* _DESCRIPTION OF THE TASK_
After locating the line that contains "United States, site lebec_CA-43." in the data below, set down exactly that line and each one after it through the line that contains "scientific name: Mus", and nothing more.

* _DATA_

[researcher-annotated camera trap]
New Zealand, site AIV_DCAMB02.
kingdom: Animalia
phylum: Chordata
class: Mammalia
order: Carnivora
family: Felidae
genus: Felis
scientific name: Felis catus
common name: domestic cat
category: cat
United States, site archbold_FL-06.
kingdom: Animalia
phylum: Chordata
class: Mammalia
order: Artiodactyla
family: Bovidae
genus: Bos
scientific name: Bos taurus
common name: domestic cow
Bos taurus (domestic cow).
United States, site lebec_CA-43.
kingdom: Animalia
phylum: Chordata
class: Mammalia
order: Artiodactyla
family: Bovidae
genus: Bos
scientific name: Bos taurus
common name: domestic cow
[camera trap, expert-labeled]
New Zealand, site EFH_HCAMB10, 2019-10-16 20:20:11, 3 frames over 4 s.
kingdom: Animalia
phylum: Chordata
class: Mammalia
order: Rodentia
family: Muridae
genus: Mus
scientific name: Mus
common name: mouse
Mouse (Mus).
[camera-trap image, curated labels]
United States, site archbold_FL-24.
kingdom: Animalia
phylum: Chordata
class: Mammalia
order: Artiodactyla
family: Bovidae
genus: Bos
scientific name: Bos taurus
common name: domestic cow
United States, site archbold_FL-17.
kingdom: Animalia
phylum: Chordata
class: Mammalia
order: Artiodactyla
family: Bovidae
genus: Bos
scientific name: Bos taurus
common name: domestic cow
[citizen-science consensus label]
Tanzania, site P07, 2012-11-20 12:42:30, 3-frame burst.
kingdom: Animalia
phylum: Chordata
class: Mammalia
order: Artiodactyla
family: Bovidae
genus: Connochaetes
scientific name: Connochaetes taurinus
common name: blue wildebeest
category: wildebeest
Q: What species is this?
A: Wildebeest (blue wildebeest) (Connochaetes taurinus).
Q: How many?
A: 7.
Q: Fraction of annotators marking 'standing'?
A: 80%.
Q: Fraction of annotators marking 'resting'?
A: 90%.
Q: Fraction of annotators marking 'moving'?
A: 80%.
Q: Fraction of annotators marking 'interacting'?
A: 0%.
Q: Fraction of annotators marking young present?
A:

* _RESPONSE_
United States, site lebec_CA-43.
kingdom: Animalia
phylum: Chordata
class: Mammalia
order: Artiodactyla
family: Bovidae
genus: Bos
scientific name: Bos taurus
common name: domestic cow
[camera trap, expert-labeled]
New Zealand, site EFH_HCAMB10, 2019-10-16 20:20:11, 3 frames over 4 s.
kingdom: Animalia
phylum: Chordata
class: Mammalia
order: Rodentia
family: Muridae
genus: Mus
scientific name: Mus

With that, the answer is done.